• [TASK DIRECTIONS] Repeat exactly the lines beginning at the one that contains "What measurable distance" and running to the end of the material. Omit the pictures.

• [DATA SUPPLIED]
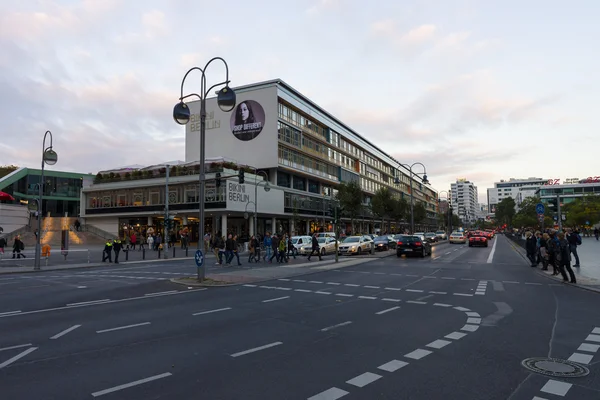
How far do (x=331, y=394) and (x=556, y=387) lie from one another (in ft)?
9.17

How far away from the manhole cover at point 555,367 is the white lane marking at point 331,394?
111 inches

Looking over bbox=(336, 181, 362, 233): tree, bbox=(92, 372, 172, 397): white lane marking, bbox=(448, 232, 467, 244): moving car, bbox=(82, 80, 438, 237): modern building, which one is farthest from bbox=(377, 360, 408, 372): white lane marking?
bbox=(336, 181, 362, 233): tree

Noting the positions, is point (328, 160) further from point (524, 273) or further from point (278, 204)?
point (524, 273)

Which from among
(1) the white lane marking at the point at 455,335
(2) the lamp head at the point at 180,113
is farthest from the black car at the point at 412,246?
(1) the white lane marking at the point at 455,335

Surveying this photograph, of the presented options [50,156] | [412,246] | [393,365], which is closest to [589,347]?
[393,365]

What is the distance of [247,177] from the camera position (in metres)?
50.2

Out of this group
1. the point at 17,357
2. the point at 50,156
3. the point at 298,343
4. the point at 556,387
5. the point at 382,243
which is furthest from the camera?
the point at 382,243

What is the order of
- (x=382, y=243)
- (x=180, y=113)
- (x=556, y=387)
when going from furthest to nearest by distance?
1. (x=382, y=243)
2. (x=180, y=113)
3. (x=556, y=387)

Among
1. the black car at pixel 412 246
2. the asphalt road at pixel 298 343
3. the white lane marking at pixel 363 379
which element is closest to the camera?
the asphalt road at pixel 298 343

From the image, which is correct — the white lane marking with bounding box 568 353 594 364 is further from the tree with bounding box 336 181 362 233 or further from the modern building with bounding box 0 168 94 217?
the modern building with bounding box 0 168 94 217

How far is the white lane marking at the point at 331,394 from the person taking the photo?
177 inches

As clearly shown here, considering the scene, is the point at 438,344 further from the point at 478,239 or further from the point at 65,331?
the point at 478,239

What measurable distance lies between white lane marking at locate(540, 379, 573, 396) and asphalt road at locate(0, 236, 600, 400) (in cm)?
2

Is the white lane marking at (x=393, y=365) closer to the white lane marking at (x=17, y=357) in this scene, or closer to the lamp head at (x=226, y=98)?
the white lane marking at (x=17, y=357)
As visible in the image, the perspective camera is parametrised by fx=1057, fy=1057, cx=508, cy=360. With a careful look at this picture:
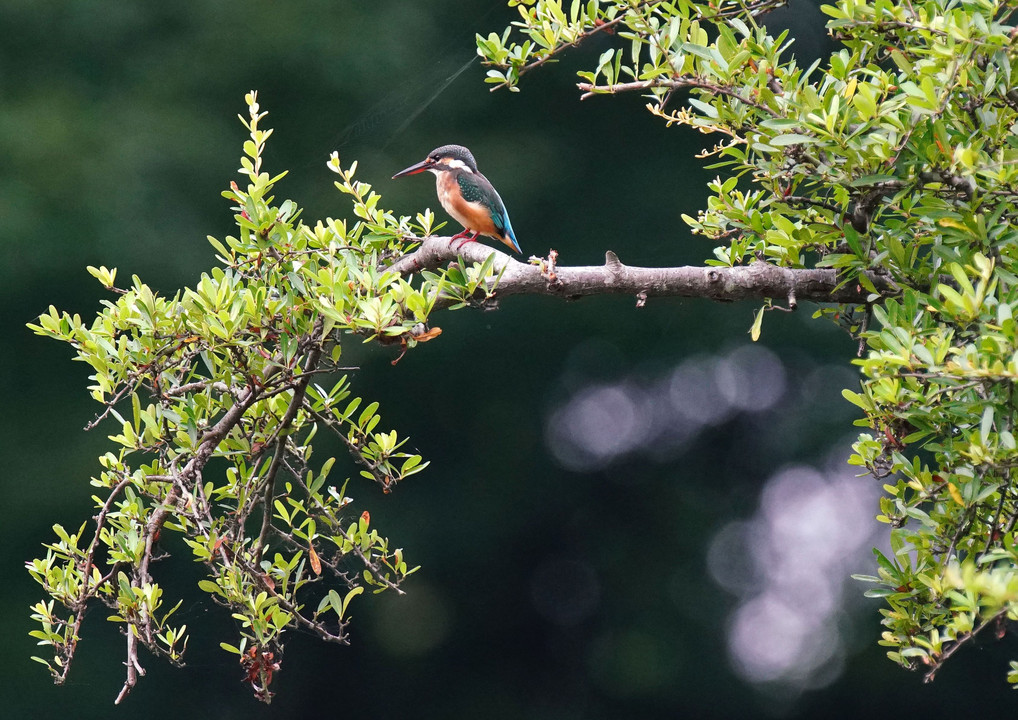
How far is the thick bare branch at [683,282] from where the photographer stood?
149 centimetres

• [EXERCISE RESULT]
What measurable distance lies between white lane marking at locate(540, 379, 573, 396) and asphalt road at locate(0, 236, 600, 400) (in cm)?
2

Is the white lane marking at (x=393, y=365) closer to the white lane marking at (x=17, y=357) in this scene, or closer to the lamp head at (x=226, y=98)?
the white lane marking at (x=17, y=357)
As visible in the image, the perspective camera is parametrised by fx=1057, fy=1057, cx=508, cy=360. With a careful look at this picture:
How far is the thick bare branch at [683,282] from where the photographer stood?
149 centimetres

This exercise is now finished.